Die meiner Ansicht nach beste Idee wäre es, eine separate Firma für Mozilla Thunderbird zu schaffen, die wie die Mozilla Corporation weiterhin unter dem Dach der Mozilla Foundation steht. Ein eigenes Management, ein eigenes Budget, ein eigener Business Plan (ja, auch ein gratis Programm darf Geld verdienen wollen), eigenes Personal.
Erstes Problem: Die Community
Die Open Source-Community ist sehr anti-kommerzialistisch, was nicht per se schlecht ist. Nur: Man sollte Bestrebungen, der Community mit Geld zu helfen, nicht immer sofort als schlecht ablehnen.
Sehen wir die Situation in Relation: Als die Mozilla Foundation gegründet wurde, hatte sie nur einige wenige Mitarbeiter. Es war nie klar, ob man ein Geschäftsmodell finden würde und ob die Foundation in fünf Jahren noch existieren würde.

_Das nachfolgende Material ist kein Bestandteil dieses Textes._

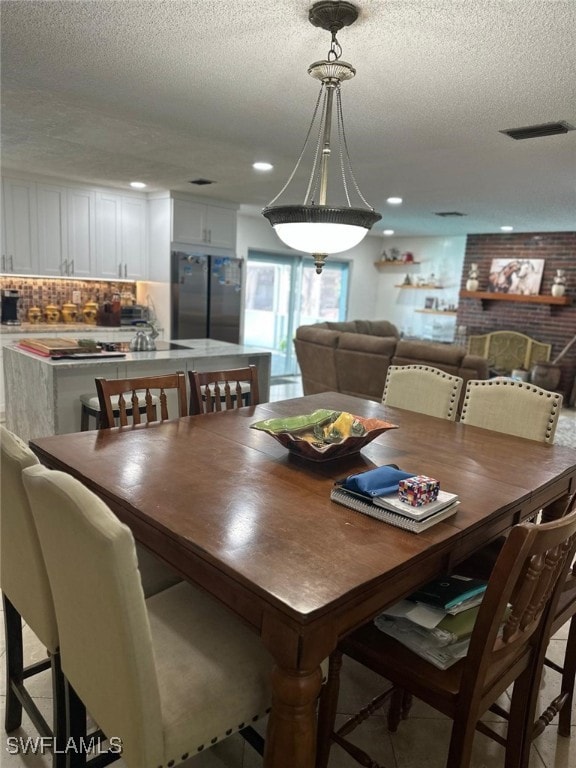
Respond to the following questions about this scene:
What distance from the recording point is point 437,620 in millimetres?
1377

Die Situation für Mozilla Thunderbird hat sich nie verschlechtert. Ganz im Gegenteil, man hat von den Arbeiten an der Gecko Runtime bzw. am XULRunner immer profitiert – zusätzlich dazu gibt es zwei Vollzeitmitarbeiter, die die Arbeiten am Thunderbird koordinieren.
Aber gejammert wurde schon immer. Zum Beispiel, als die Mozilla Corporation gegründet wurde. Damals wurde von einem Verkauf an Google, von einer Bereicherung des Managements (Wie, wenn die Corporation zu 100% der Foundation gehört?) und so weiter. Heute…? Nichts. Firefox lebt und gedeiht, und nun macht ein gutes Management, was es eben macht: Es sieht die Probleme der Firma (ergo: Thunderbird) und versucht, sie zu beheben (ergo: Eigenständigkeit in irgendeiner Form).
Zweites Problem: Der Fokus
Mozilla Thunderbird will ein einfach zu bedienendes Mail-Programm ohne unnötige Funktionen sein, brav nach dem Pareto-Prinzip (80/20er-Regel). Und das hat vor fünf Jahren auch gepasst. Damals, als es noch kein Gmail, Yahoo! Mail Beta oder Windows Live Hotmail gab.
Heute ist das Blödsinn. Ein einfaches Mail-Programm kann ich auch im Browser haben – Thunderbird braucht einen neuen Fokus, und der muss auf High-End Features liegen:
- Kalender/To Do-Lists
- Anbindung zu MS Exchange (etc.)
- Synchronisierung mit PDAs
Und: Thunderbird braucht sichtbare Killer-Features. Wie zum Beispiel Tabs – die machen ja sogar Sinn, verdammt.
Meine Hoffnung ist es, dass Mozilla Thunderbird in einer separaten Firma aufgeht, wo ein Geschäftsmodell (zB Support für Unternehmen) gefunden werden kann, das der Firma wiederum die Möglichkeit gibt, mehr Entwickler anzustellen, damit endlich wieder was weiter geht!